- **Request a**
Answer these questions about the debt ceiling passage.
(i) What two things did the White House demand of McCarthy ahead of the meeting?
(ii) Which House Republican urged the leadership to be more specific about spending cuts, and what state does he represent?
(iii) According to Chuck Schumer, what should McCarthy do?

- **Reading passage**
********************

In the run-up to the meeting, the White House demanded that McCarthy commit to avoiding default and that he lay out a GOP plan. Biden and his aides have said publicly that extending the debt ceiling is nonnegotiable.

McCarthy has not specified what Republicans want in exchange for extending the debt ceiling. “The one thing I do know: Our debt is too high, we have waste in our government.”

Before the meeting, White House spokesman Andrew Bates accused Republicans of “threatening an unprecedented default unless they are paid a ransom of budget cuts they won’t name.”

The desire for specifics extends to some in the House GOP, too.

At a private House Republican conference meeting on Wednesday, Rep. Dan Crenshaw of Texas stood up and called on the McCarthy-led leadership team to get more specific about possible spending cuts, a source familiar with the meeting told NBC News.

Senate Majority Leader Chuck Schumer, D-N.Y., told reporters that McCarthy should write a bill and pass it in the House.

“Speaker McCarthy’s showing up at the White House today without a plan — it’s like sitting down at the table without any cards in your hand,” he told reporters. “We Democrats have a plan, as I mentioned: Raise the debt ceiling without brinksmanship or hostage-taking just as it has been done before.”

********************

- **Request b**
Return each line of the listing that contains the word "marble".

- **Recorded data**
********************

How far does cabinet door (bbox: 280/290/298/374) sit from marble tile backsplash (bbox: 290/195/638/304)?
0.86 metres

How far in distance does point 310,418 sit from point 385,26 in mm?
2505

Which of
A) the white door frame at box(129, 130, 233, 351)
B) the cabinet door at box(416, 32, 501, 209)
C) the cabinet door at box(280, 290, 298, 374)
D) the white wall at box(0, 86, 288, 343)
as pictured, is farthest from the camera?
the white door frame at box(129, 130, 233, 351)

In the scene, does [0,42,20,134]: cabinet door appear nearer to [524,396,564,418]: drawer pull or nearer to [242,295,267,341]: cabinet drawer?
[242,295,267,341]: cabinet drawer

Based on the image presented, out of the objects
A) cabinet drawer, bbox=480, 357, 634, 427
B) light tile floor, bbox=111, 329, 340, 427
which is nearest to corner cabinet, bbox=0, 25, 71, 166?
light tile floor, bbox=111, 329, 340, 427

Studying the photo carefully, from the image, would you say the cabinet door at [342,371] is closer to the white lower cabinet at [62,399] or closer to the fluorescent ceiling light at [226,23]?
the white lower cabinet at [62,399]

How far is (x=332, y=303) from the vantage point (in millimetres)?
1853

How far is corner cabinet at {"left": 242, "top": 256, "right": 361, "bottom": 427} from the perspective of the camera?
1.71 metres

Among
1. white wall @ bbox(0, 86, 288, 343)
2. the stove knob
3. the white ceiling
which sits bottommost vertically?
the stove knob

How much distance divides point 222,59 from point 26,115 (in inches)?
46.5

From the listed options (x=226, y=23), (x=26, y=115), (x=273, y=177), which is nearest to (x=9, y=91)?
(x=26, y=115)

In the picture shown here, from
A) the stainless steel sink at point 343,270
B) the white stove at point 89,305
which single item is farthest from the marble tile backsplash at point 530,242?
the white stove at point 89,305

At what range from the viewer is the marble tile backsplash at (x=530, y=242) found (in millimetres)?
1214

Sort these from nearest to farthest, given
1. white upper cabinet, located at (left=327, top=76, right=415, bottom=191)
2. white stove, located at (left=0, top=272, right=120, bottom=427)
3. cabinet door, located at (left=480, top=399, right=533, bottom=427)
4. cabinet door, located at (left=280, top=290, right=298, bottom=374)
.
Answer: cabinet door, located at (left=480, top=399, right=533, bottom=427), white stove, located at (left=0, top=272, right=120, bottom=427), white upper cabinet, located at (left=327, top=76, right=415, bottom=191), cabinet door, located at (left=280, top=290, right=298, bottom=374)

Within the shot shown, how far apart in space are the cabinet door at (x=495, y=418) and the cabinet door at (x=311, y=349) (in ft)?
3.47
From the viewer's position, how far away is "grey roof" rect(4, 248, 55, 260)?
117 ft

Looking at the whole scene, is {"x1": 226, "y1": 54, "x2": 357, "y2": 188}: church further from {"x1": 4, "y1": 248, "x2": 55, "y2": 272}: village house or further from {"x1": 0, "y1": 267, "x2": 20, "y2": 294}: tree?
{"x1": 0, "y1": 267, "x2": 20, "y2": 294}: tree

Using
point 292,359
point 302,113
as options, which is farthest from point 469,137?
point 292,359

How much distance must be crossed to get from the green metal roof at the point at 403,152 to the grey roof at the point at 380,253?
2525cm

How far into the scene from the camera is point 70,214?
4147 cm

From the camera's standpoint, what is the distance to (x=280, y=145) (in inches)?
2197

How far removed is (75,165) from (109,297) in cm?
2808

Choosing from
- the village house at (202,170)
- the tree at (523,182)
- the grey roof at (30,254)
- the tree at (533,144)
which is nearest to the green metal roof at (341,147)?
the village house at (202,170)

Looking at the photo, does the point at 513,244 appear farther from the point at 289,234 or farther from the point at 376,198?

********************

- **Written response a**
(i) That he commit to avoiding default and that he lay out a GOP plan.
(ii) Rep. Dan Crenshaw of Texas.
(iii) Write a bill and pass it in the House.

- **Written response b**
How far does cabinet door (bbox: 280/290/298/374) sit from marble tile backsplash (bbox: 290/195/638/304)?
which single item is farthest from the marble tile backsplash at point 530,242?
At what range from the viewer is the marble tile backsplash at (x=530, y=242) found (in millimetres)?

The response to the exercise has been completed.